Monday, August 25, 2014


the power of a full keyboard for accessible navigation

Since most posts on the list these days have to do with iPhone apps, I thought I’d wax eloquent for a minute about the full Sendero GPS systems that really give one powerful access using a Braille or QWERTY keyboard, especially when on a long trip.

I went to Reno for a conference last week, taking the Megabus from Sacramento. It was great having very specific user points to get me from the actual stop in Sparks Nevada to the casino doorway and back. You had to pass under a freeway and a few streets so simply following a pedestrian route might get you close but not right to the door.

When I asked the bellman about restaurants that were walkable, he told me there weren’t any. When I got to my room and fired up Sendero Maps, I found 6 restaurants from 650 to 900 feet away. The Great Basin Brewing Company was my favorite.

It was also nice on the ride home to be able to monitor our progress and then to call ahead to have my ride meet me early as I saw we would be there ahead of schedule.

This past weekend, we went to my old stomping grounds, Ashland Oregon. Since I was working on my laptop on the ride up and back, I had Sendero GPS and Maps running in the background. Various POIs and cities announced along Highway 5. I also picked a restaurant in Mount Shasta for our lunch break and somewhat reluctantly found several crystal shops for a little shopping expedition.

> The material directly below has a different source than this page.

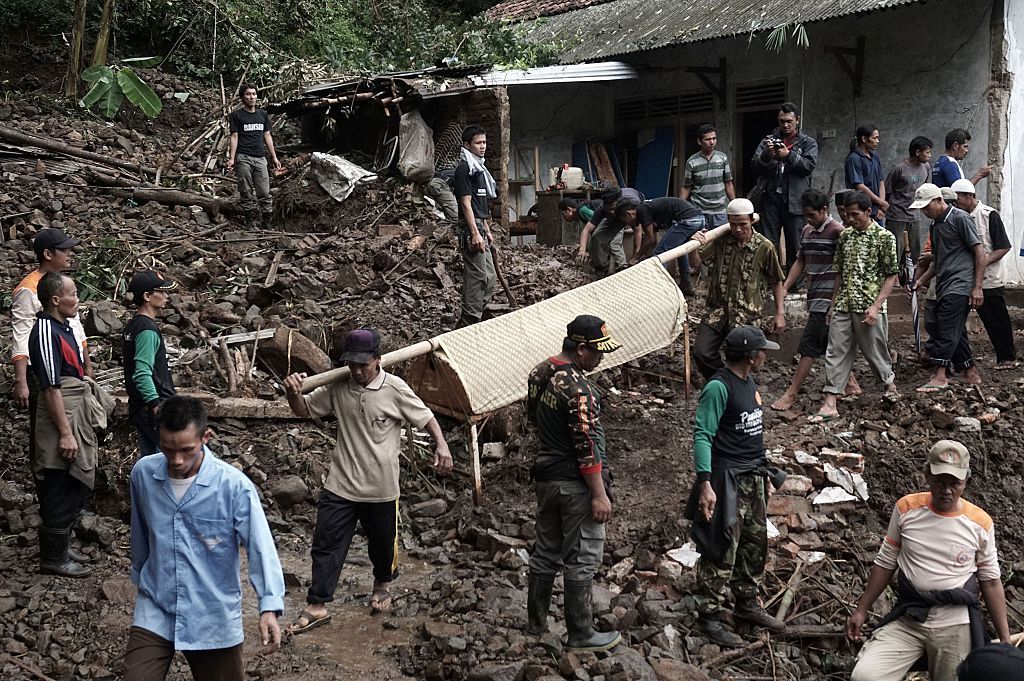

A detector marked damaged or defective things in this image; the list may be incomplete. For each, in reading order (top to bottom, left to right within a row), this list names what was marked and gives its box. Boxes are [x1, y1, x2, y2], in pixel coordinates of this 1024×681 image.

broken roof [491, 0, 925, 63]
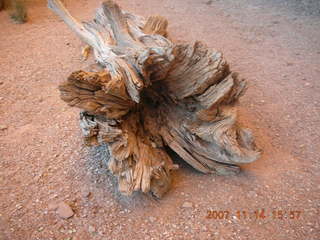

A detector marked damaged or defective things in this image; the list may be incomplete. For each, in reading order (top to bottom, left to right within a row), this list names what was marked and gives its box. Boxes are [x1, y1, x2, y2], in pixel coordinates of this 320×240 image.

splintered wood [49, 0, 260, 198]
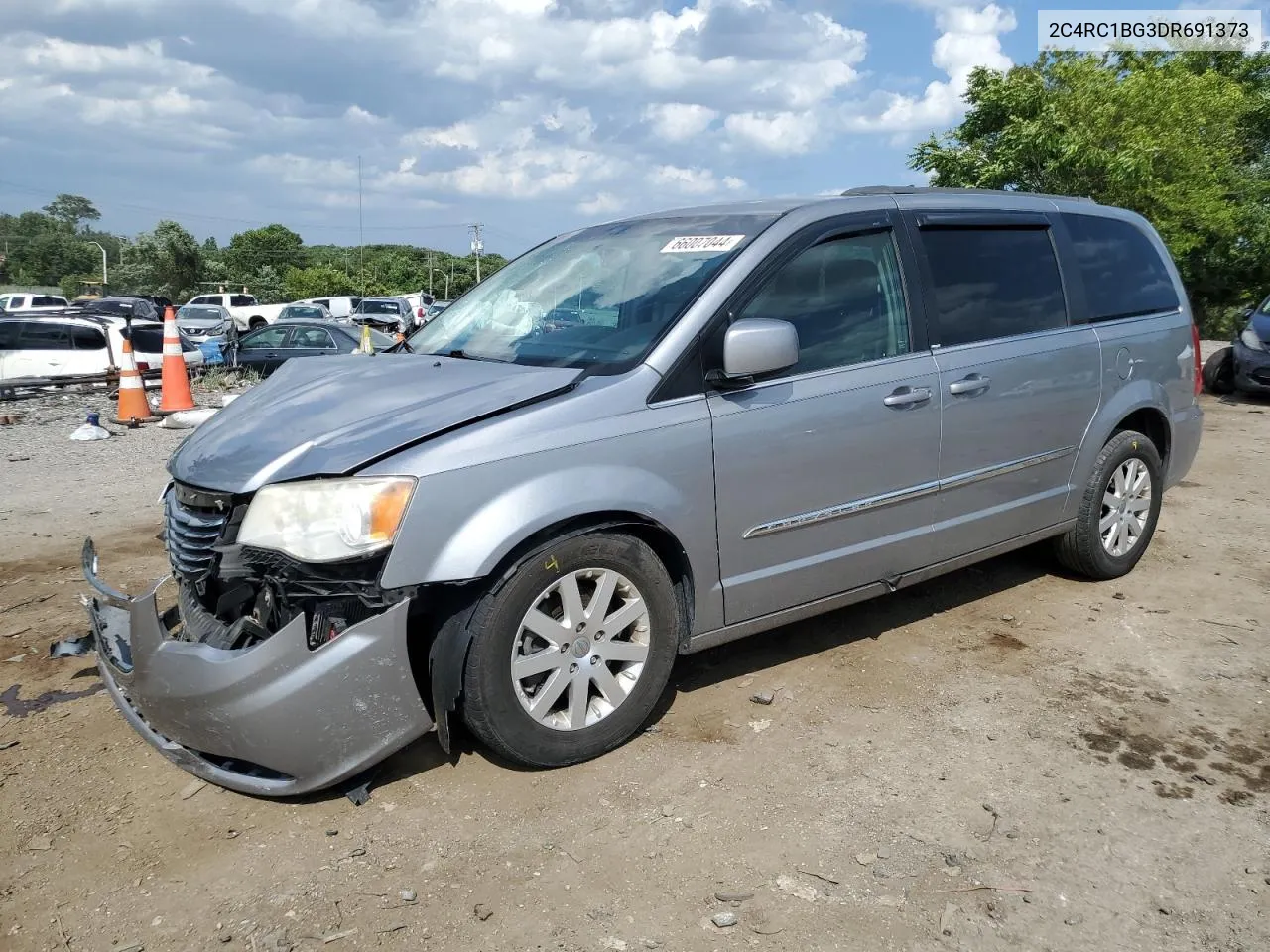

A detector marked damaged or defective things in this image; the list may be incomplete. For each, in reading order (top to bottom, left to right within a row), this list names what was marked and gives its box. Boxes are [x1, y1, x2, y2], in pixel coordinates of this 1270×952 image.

I had lots of user points in Ashland from the old days with the GPSTalk laptop unit. I had to re-categorize lots of those points from the Bonus category.

It was great walking around town with my PK playing tour guide for friends and family. I occasionally switched to my iPhone but it was so much more efficient to have the Braille keyboard and display when narrating what was around and when trying to find a destination. It is so nice when having a conversation when in a car on a long trip to be able to monitor the environment on a Braille display. Audio announcements, even in an earphone, interrupt the train of thought.

I love the Seeing Eye GPS as well, especially for the latest POIs, some of which are not yet in the BrailleNote onboard database.

In all cases, it is amazing to have these tools to accentuate independent travel.